Pertanto, l'omesso deposito delle note scritte in sostituzione dell'udienza prima della pronuncia della sentenza definitiva appellata – del tutto coerente con la volontà espressa da entrambe le parti di non voler modificare il loro status di separati e di rinunciare, pertanto, a proseguire nel giudizio di divorzio -, impone di dichiarare in questa sede la nullità della sentenza di primo grado di cessazione degli effetti civili del matrimonio contratto tra le parti, per violazione di una norma processuale posta a garanzia del diritto al contraddittorio e alla difesa giudiziale2.
Le concordi posizioni e conclusioni delle parti impongono l'integrale compensazione delle spese del presente giudizio.
P.Q.M.
La Corte d'Appello di Torino, Sezione Minorenni e Famiglia,
4 Visti gli artt. 161, 359 e 279 c.p.c., definitivamente decidendo nel contradditorio delle parti e disattesa ogni contraria istanza, eccezione o deduzione,
DICHIARA la nullità della sentenza del Tribunale Ordinario di Vercelli del 18.12.2024, resa a definizione del procedimento iscritto al n. 1132/2024 R.G.
Manda alla Cancelleria di comunicare la sentenza alle parti.
Così deciso in Torino, nella Camera di consiglio della Sezione Minorenni e Famiglia della
Corte di Appello di Torino, in data 7 novembre 2025.

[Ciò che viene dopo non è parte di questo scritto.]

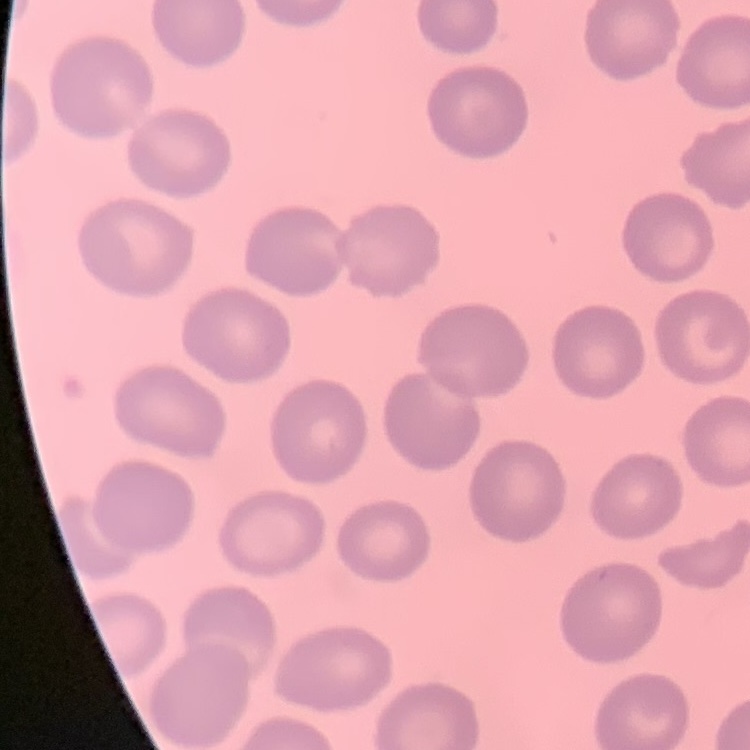

The erythrocytes exhibit no rouleaux formation. Thin peripheral smear. One tile cut from a larger photomicrograph. Stained with either Field's or Giemsa.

Il Consigliere estensore Dott.ssa Valentina Caratto
Il Presidente
Dott.ssa Roberta Collidà
5 1. DA COMPARE FOOTNOTE PAGES 1 Cfr. Cass., sez. lav., ordinanza 17717 del 27.6.2024 – rv. 67597-01. 2 Cfr. Cass. 17717/2024, sopra citata, che a sua volta richiama Cass., S.U., n. 36596/2021: “…secondo il costante orientamento di questa Corte, le norme processuali hanno natura servente, giacché la deduzione dei vizi derivanti dalla loro inosservanza (i cd. vizi formali) non serve a tutelare l'astratta regolarità dell'attività giudiziaria ma ad eliminare i pregiudizi conseguenti all'esercizio delle facoltà in cui sì esprime il diritto di difesa. Con la conseguenza che è generalmente inammissibile per difetto di interesse la doglianza relativa alla violazione della regola processuale nel caso in cui non sia prospettato il concreto pregiudizio subito dalla parte per effetto della pretesa violazione processuale (Cass., Sez. U., 09/08/2018, n. 20685). Si è però più di recente affinato tale orientamento, per il caso in cui la violazione della regola processuale assuma la forma della «lesione dei diritti processuali essenziali ai contraddittorio e alla difesa giudiziale», poiché in questo caso ─ e solo in esso ─ la violazione delle regole processuali è ipso iure foriera di danno, senza che sia necessario allegare un concreto pregiudizio da essa derivante (così Cass., Sez. U., n. 36596/2021 cit.). La regola processuale violata, ossia l'art. 127 ter comma quarto cod. proc. civ., afferisce proprio al concreto dispiegarsi del contraddittorio nel processo, in quanto il potere del giudice di pronunciare nel merito presuppone che la parte ne solleciti l'esercizio, giusta il principio generale previsto dall'art. 99 cod. proc. civ.”.